The cultural wing of our travels has made him open to Dublin events in that line, too.  He even went to see Krapp’s Last Tape with us in the Gate, probably the youngest Beckett fan there and the one who laughed loudest at the banana skin incident.   As Michael Gambon played Krapp, but also Dumbledore in Harry Potter, Jack was thrilled to shake hands with him in the bar afterwards.

Back in Ireland, as we aged, we’ve got fonder of hotel breaks and Jack has learnt the “grammar” of booking into hotels, the layout of the facilities, is ever alert for in-room mini-bars and, in recent times, the availability of wifi.  As a natural keep-fit fanatic, he really appreciates hotel pools and gyms.  Though for many years we would supervise him in such situations, he is now semi-autonomous and would be far superior to either of us in terms of fitness and sport.   In hotel gyms, with an age policy, we used to have to be on hand to prove his age (though he might be another age at reception to get him sharing the same room as us!).

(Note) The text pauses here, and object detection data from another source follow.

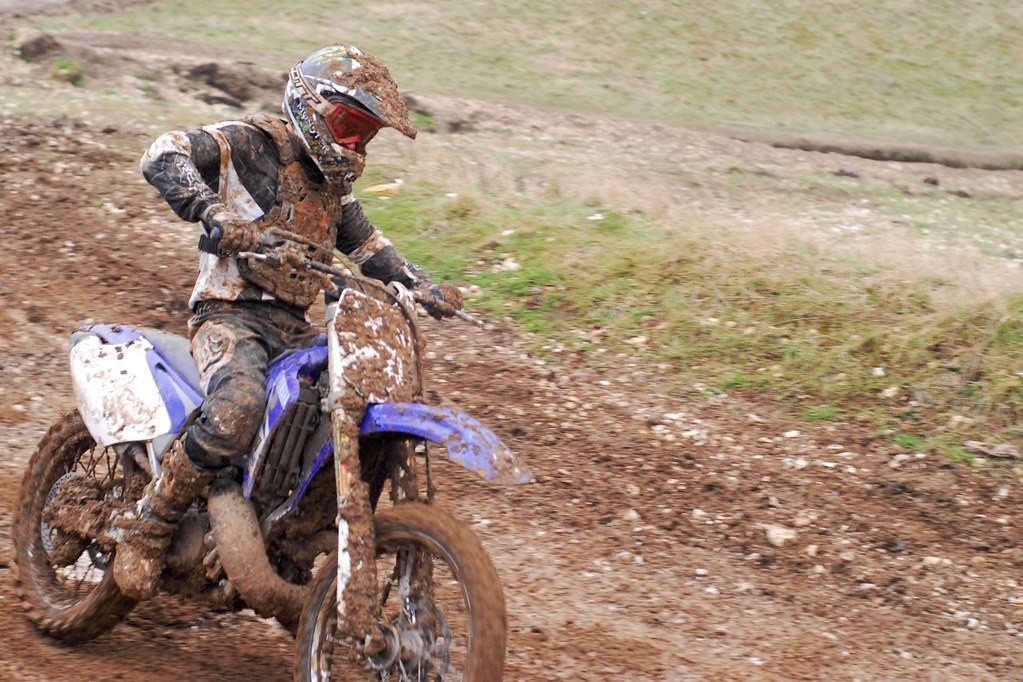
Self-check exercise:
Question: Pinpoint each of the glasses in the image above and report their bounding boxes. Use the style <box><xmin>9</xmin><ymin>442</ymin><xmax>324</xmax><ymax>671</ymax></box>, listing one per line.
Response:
<box><xmin>320</xmin><ymin>95</ymin><xmax>387</xmax><ymax>158</ymax></box>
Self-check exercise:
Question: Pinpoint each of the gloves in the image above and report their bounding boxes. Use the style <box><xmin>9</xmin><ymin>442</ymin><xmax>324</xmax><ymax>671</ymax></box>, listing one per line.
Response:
<box><xmin>203</xmin><ymin>203</ymin><xmax>264</xmax><ymax>257</ymax></box>
<box><xmin>414</xmin><ymin>281</ymin><xmax>464</xmax><ymax>320</ymax></box>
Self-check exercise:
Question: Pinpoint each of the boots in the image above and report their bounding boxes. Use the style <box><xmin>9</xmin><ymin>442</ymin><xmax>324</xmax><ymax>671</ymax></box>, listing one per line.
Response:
<box><xmin>112</xmin><ymin>434</ymin><xmax>217</xmax><ymax>602</ymax></box>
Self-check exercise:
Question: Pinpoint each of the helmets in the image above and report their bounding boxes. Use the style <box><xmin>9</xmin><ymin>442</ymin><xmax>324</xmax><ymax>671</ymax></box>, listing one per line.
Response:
<box><xmin>281</xmin><ymin>44</ymin><xmax>417</xmax><ymax>196</ymax></box>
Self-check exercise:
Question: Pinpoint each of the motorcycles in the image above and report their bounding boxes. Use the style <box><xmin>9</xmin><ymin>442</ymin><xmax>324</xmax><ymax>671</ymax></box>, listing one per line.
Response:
<box><xmin>10</xmin><ymin>228</ymin><xmax>535</xmax><ymax>680</ymax></box>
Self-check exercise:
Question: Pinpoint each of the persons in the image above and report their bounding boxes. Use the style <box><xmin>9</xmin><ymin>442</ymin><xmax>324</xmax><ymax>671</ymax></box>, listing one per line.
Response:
<box><xmin>113</xmin><ymin>44</ymin><xmax>467</xmax><ymax>603</ymax></box>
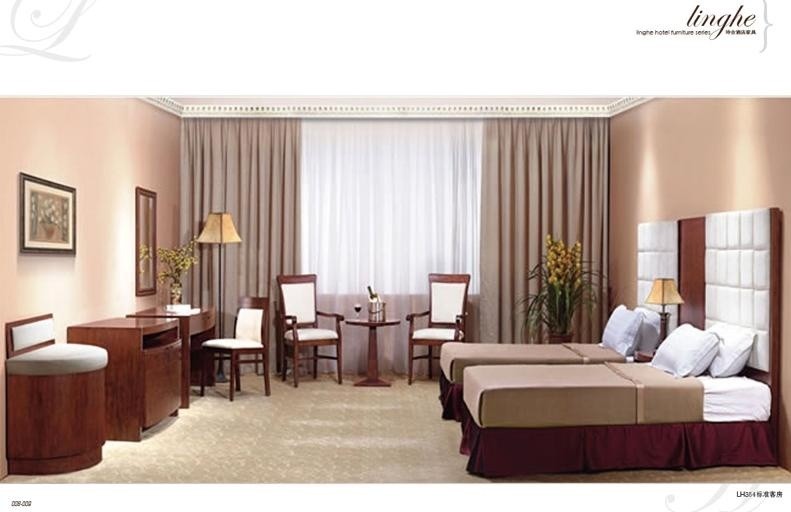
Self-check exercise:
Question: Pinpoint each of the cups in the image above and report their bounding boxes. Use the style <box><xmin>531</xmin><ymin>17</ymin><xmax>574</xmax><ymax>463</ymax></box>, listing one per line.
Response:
<box><xmin>353</xmin><ymin>303</ymin><xmax>362</xmax><ymax>320</ymax></box>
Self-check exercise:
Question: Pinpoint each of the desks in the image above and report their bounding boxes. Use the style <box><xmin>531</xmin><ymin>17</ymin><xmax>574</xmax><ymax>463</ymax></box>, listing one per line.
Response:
<box><xmin>126</xmin><ymin>305</ymin><xmax>217</xmax><ymax>407</ymax></box>
<box><xmin>345</xmin><ymin>319</ymin><xmax>401</xmax><ymax>387</ymax></box>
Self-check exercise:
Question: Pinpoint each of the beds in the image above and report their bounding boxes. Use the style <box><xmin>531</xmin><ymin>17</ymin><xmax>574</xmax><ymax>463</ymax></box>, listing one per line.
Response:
<box><xmin>441</xmin><ymin>221</ymin><xmax>682</xmax><ymax>424</ymax></box>
<box><xmin>462</xmin><ymin>207</ymin><xmax>782</xmax><ymax>476</ymax></box>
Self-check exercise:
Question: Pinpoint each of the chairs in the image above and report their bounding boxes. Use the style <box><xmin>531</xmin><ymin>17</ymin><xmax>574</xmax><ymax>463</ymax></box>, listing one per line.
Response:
<box><xmin>200</xmin><ymin>296</ymin><xmax>270</xmax><ymax>401</ymax></box>
<box><xmin>277</xmin><ymin>275</ymin><xmax>344</xmax><ymax>388</ymax></box>
<box><xmin>405</xmin><ymin>274</ymin><xmax>471</xmax><ymax>385</ymax></box>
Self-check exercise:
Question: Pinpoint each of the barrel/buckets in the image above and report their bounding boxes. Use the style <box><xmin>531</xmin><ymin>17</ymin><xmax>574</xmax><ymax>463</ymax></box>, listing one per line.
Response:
<box><xmin>368</xmin><ymin>302</ymin><xmax>386</xmax><ymax>322</ymax></box>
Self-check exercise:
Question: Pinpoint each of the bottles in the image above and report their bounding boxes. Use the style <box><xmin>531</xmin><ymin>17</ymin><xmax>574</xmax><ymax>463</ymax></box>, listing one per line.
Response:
<box><xmin>367</xmin><ymin>286</ymin><xmax>377</xmax><ymax>301</ymax></box>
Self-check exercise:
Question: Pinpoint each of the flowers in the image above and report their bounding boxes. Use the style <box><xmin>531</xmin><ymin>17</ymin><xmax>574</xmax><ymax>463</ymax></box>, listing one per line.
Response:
<box><xmin>157</xmin><ymin>235</ymin><xmax>199</xmax><ymax>283</ymax></box>
<box><xmin>139</xmin><ymin>243</ymin><xmax>147</xmax><ymax>274</ymax></box>
<box><xmin>512</xmin><ymin>235</ymin><xmax>609</xmax><ymax>343</ymax></box>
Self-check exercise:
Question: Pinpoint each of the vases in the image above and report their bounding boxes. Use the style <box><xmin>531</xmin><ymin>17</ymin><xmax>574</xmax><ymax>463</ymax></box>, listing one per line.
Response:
<box><xmin>169</xmin><ymin>282</ymin><xmax>181</xmax><ymax>305</ymax></box>
<box><xmin>547</xmin><ymin>335</ymin><xmax>573</xmax><ymax>344</ymax></box>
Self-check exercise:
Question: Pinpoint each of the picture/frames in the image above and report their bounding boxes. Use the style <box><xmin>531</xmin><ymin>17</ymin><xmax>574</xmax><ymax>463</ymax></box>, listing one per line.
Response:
<box><xmin>18</xmin><ymin>173</ymin><xmax>77</xmax><ymax>256</ymax></box>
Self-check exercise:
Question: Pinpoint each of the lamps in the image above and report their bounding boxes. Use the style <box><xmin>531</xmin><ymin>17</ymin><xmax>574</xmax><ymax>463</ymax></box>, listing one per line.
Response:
<box><xmin>646</xmin><ymin>278</ymin><xmax>685</xmax><ymax>356</ymax></box>
<box><xmin>193</xmin><ymin>213</ymin><xmax>242</xmax><ymax>382</ymax></box>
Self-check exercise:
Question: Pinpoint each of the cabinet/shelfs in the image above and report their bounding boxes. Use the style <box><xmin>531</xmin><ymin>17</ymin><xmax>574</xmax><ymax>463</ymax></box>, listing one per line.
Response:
<box><xmin>67</xmin><ymin>317</ymin><xmax>182</xmax><ymax>442</ymax></box>
<box><xmin>6</xmin><ymin>312</ymin><xmax>109</xmax><ymax>476</ymax></box>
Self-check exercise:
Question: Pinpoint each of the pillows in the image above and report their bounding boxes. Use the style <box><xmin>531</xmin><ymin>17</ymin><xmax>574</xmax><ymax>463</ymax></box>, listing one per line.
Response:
<box><xmin>635</xmin><ymin>309</ymin><xmax>661</xmax><ymax>357</ymax></box>
<box><xmin>598</xmin><ymin>303</ymin><xmax>643</xmax><ymax>357</ymax></box>
<box><xmin>705</xmin><ymin>323</ymin><xmax>756</xmax><ymax>378</ymax></box>
<box><xmin>650</xmin><ymin>322</ymin><xmax>718</xmax><ymax>378</ymax></box>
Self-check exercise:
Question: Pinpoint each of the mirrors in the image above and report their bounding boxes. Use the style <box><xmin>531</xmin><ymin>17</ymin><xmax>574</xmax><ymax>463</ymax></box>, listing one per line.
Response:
<box><xmin>134</xmin><ymin>186</ymin><xmax>157</xmax><ymax>296</ymax></box>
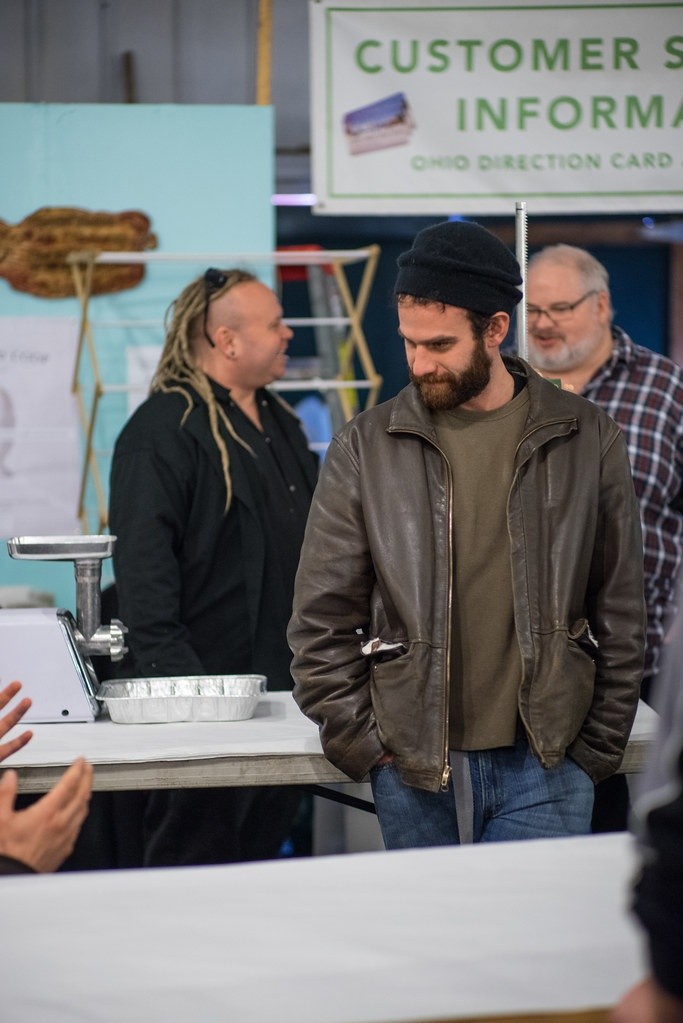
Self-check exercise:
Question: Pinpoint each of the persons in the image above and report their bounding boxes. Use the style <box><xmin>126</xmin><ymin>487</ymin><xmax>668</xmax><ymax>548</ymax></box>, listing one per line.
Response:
<box><xmin>108</xmin><ymin>268</ymin><xmax>322</xmax><ymax>869</ymax></box>
<box><xmin>616</xmin><ymin>583</ymin><xmax>682</xmax><ymax>1023</ymax></box>
<box><xmin>1</xmin><ymin>682</ymin><xmax>95</xmax><ymax>876</ymax></box>
<box><xmin>516</xmin><ymin>243</ymin><xmax>683</xmax><ymax>703</ymax></box>
<box><xmin>285</xmin><ymin>222</ymin><xmax>648</xmax><ymax>850</ymax></box>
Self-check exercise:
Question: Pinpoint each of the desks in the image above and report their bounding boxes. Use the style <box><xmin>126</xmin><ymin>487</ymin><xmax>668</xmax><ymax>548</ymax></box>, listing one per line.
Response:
<box><xmin>0</xmin><ymin>690</ymin><xmax>662</xmax><ymax>856</ymax></box>
<box><xmin>0</xmin><ymin>832</ymin><xmax>650</xmax><ymax>1023</ymax></box>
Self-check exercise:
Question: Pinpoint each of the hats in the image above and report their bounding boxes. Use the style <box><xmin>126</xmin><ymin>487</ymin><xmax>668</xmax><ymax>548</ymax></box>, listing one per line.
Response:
<box><xmin>393</xmin><ymin>218</ymin><xmax>524</xmax><ymax>318</ymax></box>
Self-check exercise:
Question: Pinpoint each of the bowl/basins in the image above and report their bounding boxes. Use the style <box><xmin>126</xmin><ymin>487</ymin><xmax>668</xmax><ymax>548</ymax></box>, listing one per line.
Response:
<box><xmin>95</xmin><ymin>674</ymin><xmax>268</xmax><ymax>724</ymax></box>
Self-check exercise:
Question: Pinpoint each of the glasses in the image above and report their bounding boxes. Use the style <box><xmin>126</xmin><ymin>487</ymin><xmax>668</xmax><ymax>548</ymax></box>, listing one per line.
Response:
<box><xmin>525</xmin><ymin>290</ymin><xmax>595</xmax><ymax>325</ymax></box>
<box><xmin>202</xmin><ymin>268</ymin><xmax>228</xmax><ymax>349</ymax></box>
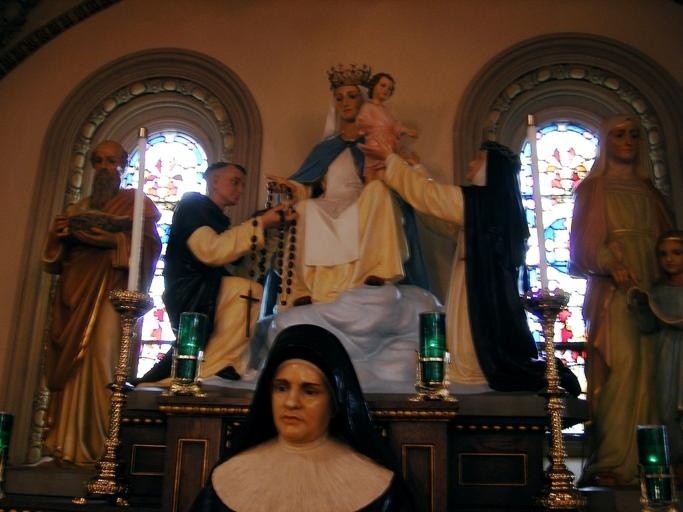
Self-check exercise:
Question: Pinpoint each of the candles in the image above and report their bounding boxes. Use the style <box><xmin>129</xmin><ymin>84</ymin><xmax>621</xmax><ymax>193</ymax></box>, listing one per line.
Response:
<box><xmin>125</xmin><ymin>125</ymin><xmax>147</xmax><ymax>293</ymax></box>
<box><xmin>525</xmin><ymin>112</ymin><xmax>551</xmax><ymax>291</ymax></box>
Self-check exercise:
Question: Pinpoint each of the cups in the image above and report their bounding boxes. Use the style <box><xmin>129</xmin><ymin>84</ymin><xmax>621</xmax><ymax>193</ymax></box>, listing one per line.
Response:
<box><xmin>416</xmin><ymin>310</ymin><xmax>446</xmax><ymax>382</ymax></box>
<box><xmin>633</xmin><ymin>424</ymin><xmax>672</xmax><ymax>511</ymax></box>
<box><xmin>0</xmin><ymin>412</ymin><xmax>15</xmax><ymax>499</ymax></box>
<box><xmin>173</xmin><ymin>312</ymin><xmax>211</xmax><ymax>381</ymax></box>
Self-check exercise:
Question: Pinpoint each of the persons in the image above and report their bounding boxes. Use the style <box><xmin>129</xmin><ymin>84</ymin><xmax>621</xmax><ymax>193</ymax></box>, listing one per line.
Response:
<box><xmin>571</xmin><ymin>111</ymin><xmax>675</xmax><ymax>490</ymax></box>
<box><xmin>37</xmin><ymin>138</ymin><xmax>161</xmax><ymax>475</ymax></box>
<box><xmin>185</xmin><ymin>324</ymin><xmax>404</xmax><ymax>512</ymax></box>
<box><xmin>355</xmin><ymin>69</ymin><xmax>419</xmax><ymax>177</ymax></box>
<box><xmin>356</xmin><ymin>135</ymin><xmax>581</xmax><ymax>401</ymax></box>
<box><xmin>267</xmin><ymin>65</ymin><xmax>427</xmax><ymax>310</ymax></box>
<box><xmin>159</xmin><ymin>161</ymin><xmax>299</xmax><ymax>379</ymax></box>
<box><xmin>623</xmin><ymin>227</ymin><xmax>682</xmax><ymax>460</ymax></box>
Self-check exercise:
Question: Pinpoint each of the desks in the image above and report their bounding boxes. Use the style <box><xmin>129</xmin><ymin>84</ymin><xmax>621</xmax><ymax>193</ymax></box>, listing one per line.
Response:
<box><xmin>97</xmin><ymin>378</ymin><xmax>577</xmax><ymax>512</ymax></box>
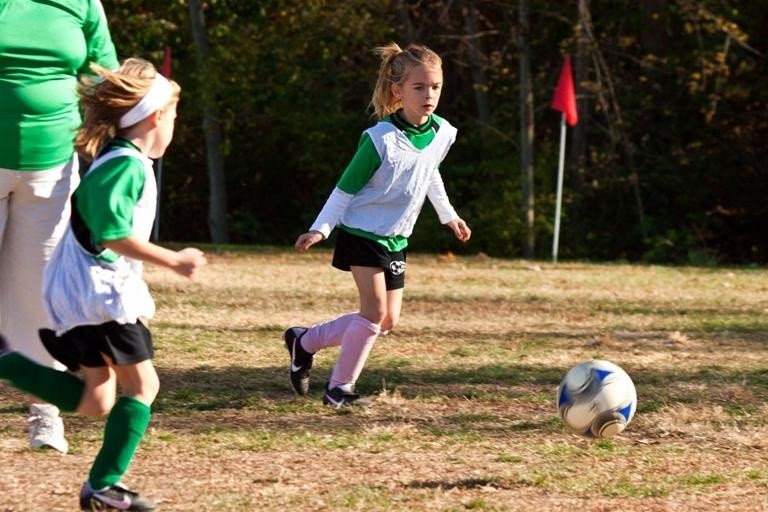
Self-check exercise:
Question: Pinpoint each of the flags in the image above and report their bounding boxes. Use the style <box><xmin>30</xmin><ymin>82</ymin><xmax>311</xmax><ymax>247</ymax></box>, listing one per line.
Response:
<box><xmin>162</xmin><ymin>48</ymin><xmax>172</xmax><ymax>78</ymax></box>
<box><xmin>551</xmin><ymin>58</ymin><xmax>579</xmax><ymax>127</ymax></box>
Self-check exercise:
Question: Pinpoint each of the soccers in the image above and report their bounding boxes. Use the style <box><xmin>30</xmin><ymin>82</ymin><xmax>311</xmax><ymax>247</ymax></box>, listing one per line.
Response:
<box><xmin>556</xmin><ymin>356</ymin><xmax>639</xmax><ymax>440</ymax></box>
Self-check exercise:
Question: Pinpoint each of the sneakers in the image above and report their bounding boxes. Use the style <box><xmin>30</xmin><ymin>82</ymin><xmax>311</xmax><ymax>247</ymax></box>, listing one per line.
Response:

Having found an ideal place to stay in Abenga, in Italy, in recent years, we paid a number of return visits and Jack got totally familiar with the layout there.  In general, he picks up directions and routines very quickly and we probably underestimate his abilities in that line sometimes.

Because of our natural inclinations, travel was going to be a big part of the shared lives of the three of us.   But having seen how it has given Jack confidence and provided an informal education in timetabling, reading, problem-solving, confidence-building, and the successful pursuit of happiness, we would recommend it as a way of boosting the lives of those with special needs who are able for it.

Author Bio

Martin, Evelyn and Jack Conneely live in Castleknock, Dublin 15 (when they are not out and about taking in the best the world has to offer).